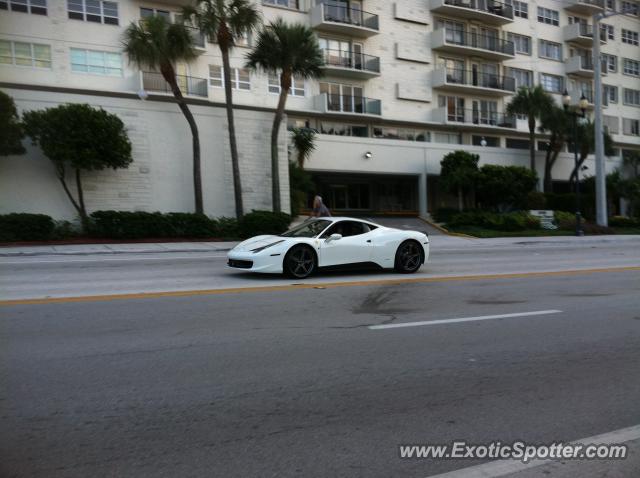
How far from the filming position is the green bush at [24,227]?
64.7 ft

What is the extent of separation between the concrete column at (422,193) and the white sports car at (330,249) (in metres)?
26.1

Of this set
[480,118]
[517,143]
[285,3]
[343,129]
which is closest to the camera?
[285,3]

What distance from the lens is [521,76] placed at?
153 feet

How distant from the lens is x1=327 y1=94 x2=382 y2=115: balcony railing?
36.7 meters

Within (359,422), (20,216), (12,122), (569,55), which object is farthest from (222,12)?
(569,55)

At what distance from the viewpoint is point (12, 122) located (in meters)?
21.4

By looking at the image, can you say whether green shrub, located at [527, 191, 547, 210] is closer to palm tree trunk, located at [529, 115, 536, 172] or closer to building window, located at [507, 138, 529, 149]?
palm tree trunk, located at [529, 115, 536, 172]

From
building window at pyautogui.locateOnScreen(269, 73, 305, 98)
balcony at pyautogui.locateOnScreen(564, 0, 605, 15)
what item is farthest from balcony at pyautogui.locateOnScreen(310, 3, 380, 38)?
balcony at pyautogui.locateOnScreen(564, 0, 605, 15)

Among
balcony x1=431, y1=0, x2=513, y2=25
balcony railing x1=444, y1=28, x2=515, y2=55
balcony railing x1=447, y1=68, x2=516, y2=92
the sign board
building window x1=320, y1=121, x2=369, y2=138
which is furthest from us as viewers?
balcony railing x1=447, y1=68, x2=516, y2=92

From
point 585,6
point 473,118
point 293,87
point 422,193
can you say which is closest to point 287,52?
point 293,87

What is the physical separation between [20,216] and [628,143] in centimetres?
5110

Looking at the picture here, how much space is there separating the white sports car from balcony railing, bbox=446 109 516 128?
1239 inches

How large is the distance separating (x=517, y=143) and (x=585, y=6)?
14.3m

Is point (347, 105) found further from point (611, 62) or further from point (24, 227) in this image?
point (611, 62)
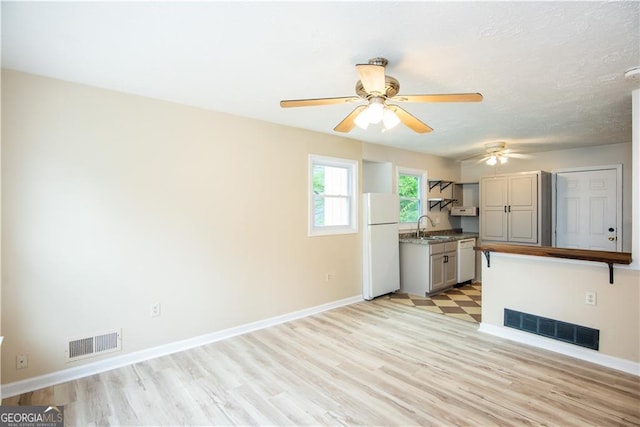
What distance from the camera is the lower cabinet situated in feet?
15.9

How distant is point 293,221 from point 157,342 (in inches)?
75.3

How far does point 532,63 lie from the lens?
2219 millimetres

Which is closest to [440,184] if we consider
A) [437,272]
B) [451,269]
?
[451,269]

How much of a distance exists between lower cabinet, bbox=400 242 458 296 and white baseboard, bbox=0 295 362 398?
195 cm

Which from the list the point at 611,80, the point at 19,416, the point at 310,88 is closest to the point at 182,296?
the point at 19,416

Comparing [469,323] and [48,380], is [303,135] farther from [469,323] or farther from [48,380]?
[48,380]

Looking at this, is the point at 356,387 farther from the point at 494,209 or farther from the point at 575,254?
the point at 494,209

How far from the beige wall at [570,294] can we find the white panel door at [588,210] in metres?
2.82

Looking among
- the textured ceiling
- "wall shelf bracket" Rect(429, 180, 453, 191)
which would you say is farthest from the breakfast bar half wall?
"wall shelf bracket" Rect(429, 180, 453, 191)

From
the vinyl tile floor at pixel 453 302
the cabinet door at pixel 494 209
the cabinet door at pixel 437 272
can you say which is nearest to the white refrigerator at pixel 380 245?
the vinyl tile floor at pixel 453 302

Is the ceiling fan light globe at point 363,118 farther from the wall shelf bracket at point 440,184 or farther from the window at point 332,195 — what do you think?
the wall shelf bracket at point 440,184

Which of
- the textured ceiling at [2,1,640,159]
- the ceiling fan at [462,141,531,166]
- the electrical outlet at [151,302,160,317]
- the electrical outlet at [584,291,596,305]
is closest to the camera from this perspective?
the textured ceiling at [2,1,640,159]

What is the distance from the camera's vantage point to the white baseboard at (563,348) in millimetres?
2615

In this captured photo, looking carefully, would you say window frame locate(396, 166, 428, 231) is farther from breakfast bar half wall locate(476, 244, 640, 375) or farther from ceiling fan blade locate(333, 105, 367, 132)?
ceiling fan blade locate(333, 105, 367, 132)
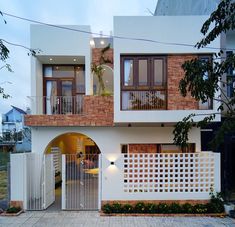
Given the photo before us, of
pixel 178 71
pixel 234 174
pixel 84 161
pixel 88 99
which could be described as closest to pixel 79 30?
pixel 88 99

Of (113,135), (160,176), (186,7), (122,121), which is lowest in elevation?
(160,176)

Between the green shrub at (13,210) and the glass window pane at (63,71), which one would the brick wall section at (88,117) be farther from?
the green shrub at (13,210)

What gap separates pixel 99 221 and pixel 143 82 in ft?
18.2

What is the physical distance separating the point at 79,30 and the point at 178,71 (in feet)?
16.8

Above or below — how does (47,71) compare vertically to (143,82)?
above

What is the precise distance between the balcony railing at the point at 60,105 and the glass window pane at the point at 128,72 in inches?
113

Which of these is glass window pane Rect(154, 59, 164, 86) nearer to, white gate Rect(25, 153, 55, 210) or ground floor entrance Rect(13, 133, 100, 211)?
ground floor entrance Rect(13, 133, 100, 211)

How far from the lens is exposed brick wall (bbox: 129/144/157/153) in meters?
12.8

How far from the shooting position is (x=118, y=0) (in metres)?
21.9

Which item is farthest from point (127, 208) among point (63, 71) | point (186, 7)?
point (186, 7)

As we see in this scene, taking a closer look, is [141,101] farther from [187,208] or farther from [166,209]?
[187,208]

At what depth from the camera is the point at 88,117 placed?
40.1ft

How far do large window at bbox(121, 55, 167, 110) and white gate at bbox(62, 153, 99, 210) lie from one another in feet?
8.89

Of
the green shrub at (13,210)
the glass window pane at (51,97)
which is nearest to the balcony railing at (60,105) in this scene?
the glass window pane at (51,97)
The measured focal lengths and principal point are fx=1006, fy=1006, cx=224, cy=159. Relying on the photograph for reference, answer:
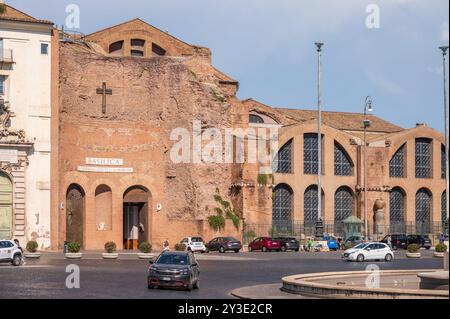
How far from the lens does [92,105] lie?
2704 inches

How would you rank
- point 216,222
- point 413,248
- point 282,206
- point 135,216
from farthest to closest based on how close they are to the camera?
point 282,206
point 135,216
point 216,222
point 413,248

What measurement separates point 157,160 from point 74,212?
6854 mm

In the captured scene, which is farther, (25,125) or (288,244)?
(288,244)

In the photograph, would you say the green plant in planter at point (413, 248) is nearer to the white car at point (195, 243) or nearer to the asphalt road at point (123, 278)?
the asphalt road at point (123, 278)

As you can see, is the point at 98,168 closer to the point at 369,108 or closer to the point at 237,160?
the point at 237,160

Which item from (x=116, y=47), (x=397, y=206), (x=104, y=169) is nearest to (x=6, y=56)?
(x=104, y=169)

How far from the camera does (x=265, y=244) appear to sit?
226ft

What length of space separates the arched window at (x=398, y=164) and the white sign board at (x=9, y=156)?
37.2m

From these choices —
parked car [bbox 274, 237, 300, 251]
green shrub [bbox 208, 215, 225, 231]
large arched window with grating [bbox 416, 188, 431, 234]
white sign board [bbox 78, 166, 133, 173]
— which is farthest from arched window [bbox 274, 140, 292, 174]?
white sign board [bbox 78, 166, 133, 173]

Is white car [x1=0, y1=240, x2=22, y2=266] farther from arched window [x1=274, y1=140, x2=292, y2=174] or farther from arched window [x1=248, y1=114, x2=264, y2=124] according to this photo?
arched window [x1=248, y1=114, x2=264, y2=124]

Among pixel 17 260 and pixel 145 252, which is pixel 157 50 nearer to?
pixel 145 252

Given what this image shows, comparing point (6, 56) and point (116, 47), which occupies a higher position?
point (116, 47)

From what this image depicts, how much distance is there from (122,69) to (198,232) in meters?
12.5
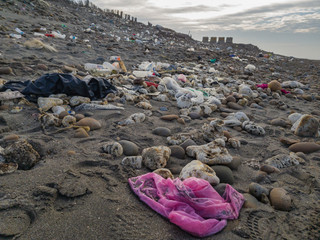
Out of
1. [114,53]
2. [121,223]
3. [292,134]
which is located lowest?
[121,223]

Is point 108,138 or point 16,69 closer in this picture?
point 108,138

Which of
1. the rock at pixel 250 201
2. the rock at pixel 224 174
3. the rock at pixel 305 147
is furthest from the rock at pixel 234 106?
the rock at pixel 250 201

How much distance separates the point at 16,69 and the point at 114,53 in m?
4.27

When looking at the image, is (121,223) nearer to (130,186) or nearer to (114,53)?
(130,186)

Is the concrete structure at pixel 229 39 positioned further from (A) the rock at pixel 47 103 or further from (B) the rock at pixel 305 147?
(A) the rock at pixel 47 103

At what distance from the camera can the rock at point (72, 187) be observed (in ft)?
Answer: 5.20

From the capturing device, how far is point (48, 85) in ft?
11.5

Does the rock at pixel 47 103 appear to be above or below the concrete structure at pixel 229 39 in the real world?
below

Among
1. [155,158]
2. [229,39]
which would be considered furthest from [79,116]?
[229,39]

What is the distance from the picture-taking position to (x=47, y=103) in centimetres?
313

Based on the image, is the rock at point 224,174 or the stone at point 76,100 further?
the stone at point 76,100

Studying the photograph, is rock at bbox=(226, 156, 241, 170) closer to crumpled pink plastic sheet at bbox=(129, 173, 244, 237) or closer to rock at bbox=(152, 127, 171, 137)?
crumpled pink plastic sheet at bbox=(129, 173, 244, 237)

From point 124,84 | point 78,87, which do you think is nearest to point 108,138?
point 78,87

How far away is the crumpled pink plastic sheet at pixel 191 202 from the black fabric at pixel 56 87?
233 cm
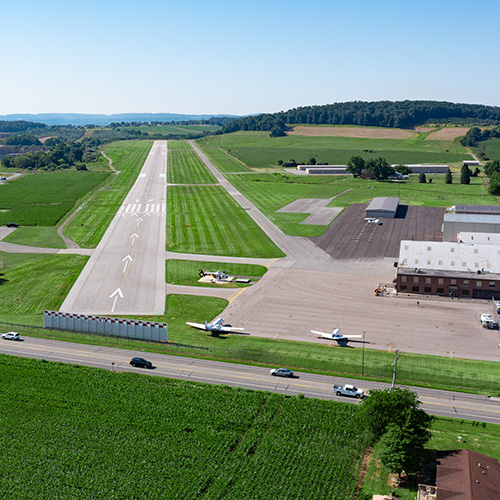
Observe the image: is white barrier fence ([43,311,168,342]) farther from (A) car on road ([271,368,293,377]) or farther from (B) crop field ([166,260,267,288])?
(B) crop field ([166,260,267,288])

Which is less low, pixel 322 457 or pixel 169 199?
pixel 169 199

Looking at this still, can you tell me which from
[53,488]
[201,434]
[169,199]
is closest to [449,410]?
[201,434]

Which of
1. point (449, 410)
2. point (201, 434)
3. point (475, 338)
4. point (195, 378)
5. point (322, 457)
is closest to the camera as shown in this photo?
point (322, 457)

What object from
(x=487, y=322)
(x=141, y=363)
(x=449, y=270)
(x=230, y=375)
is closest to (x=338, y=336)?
(x=230, y=375)

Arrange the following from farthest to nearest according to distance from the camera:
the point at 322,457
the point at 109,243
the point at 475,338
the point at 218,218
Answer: the point at 218,218
the point at 109,243
the point at 475,338
the point at 322,457

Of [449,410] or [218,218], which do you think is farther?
[218,218]

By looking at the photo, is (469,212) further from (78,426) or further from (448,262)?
(78,426)

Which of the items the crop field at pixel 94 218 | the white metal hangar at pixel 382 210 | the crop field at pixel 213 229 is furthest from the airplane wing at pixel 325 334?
the white metal hangar at pixel 382 210

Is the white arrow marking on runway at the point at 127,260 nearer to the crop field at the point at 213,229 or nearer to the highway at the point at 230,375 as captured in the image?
the crop field at the point at 213,229
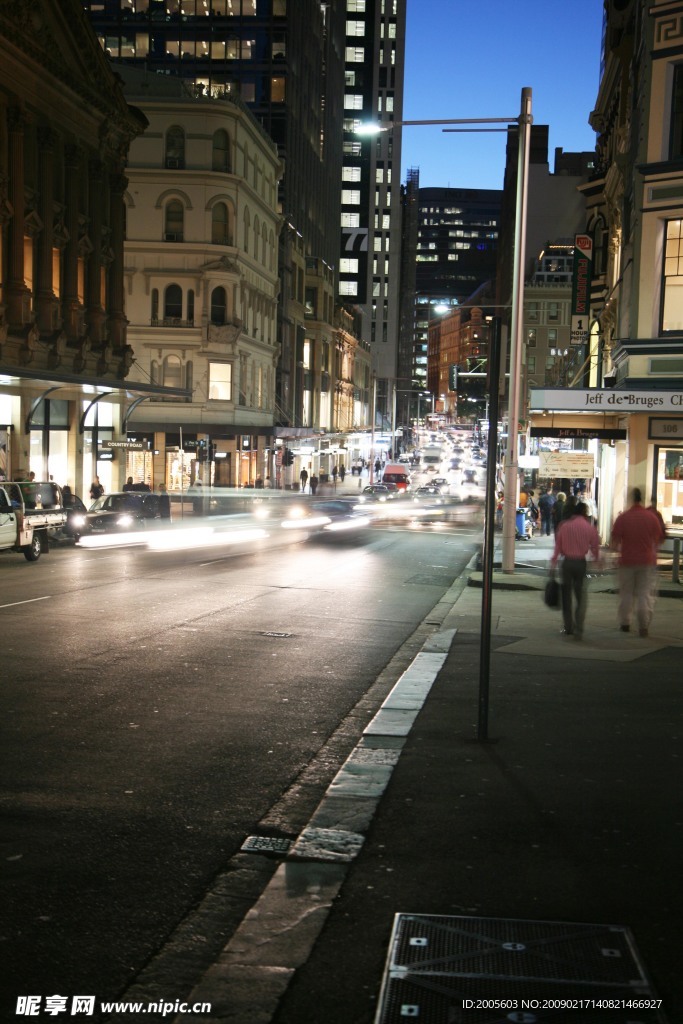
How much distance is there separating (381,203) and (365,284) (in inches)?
1315

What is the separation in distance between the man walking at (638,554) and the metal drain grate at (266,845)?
934 centimetres

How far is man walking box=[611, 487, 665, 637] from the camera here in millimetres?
14688

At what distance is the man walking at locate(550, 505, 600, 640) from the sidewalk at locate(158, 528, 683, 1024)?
146 inches

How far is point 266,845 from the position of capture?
6.52 metres

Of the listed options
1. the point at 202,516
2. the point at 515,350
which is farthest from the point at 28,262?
the point at 515,350

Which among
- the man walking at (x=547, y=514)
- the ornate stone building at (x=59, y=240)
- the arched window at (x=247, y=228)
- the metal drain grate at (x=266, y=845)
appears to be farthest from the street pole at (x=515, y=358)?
the arched window at (x=247, y=228)

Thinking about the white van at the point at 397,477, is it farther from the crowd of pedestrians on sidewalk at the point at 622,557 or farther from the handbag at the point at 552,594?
the handbag at the point at 552,594

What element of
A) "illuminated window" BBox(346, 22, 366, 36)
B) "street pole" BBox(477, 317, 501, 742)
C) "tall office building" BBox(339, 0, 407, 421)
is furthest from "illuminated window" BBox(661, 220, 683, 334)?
"illuminated window" BBox(346, 22, 366, 36)

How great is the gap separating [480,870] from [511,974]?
1294 millimetres

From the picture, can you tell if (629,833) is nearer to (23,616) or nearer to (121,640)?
(121,640)

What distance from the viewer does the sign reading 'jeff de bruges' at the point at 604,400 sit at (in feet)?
78.3

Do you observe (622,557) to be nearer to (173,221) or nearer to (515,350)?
(515,350)

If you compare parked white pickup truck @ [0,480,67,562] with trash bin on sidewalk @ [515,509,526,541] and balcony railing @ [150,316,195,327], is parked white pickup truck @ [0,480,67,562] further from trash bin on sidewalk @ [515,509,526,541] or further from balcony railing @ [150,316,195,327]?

* **What the task asks**
Extract every line from the one with "How great is" down to the final line above, both included, exactly as written.

* **Correct response**
How great is the gap separating [480,870] from [511,974]?
1294 millimetres

From the picture, can you tell if (629,833) is nearer to (23,616) or nearer to (121,640)?
(121,640)

What distance from the viewer does the sign reading 'jeff de bruges' at the point at 604,400 sit at (in feet)?
78.3

Do you observe (622,557) to be nearer to (173,221) or nearer to (515,350)?
(515,350)

If you compare parked white pickup truck @ [0,480,67,562] with trash bin on sidewalk @ [515,509,526,541] and balcony railing @ [150,316,195,327], is parked white pickup truck @ [0,480,67,562] further from trash bin on sidewalk @ [515,509,526,541] or further from balcony railing @ [150,316,195,327]?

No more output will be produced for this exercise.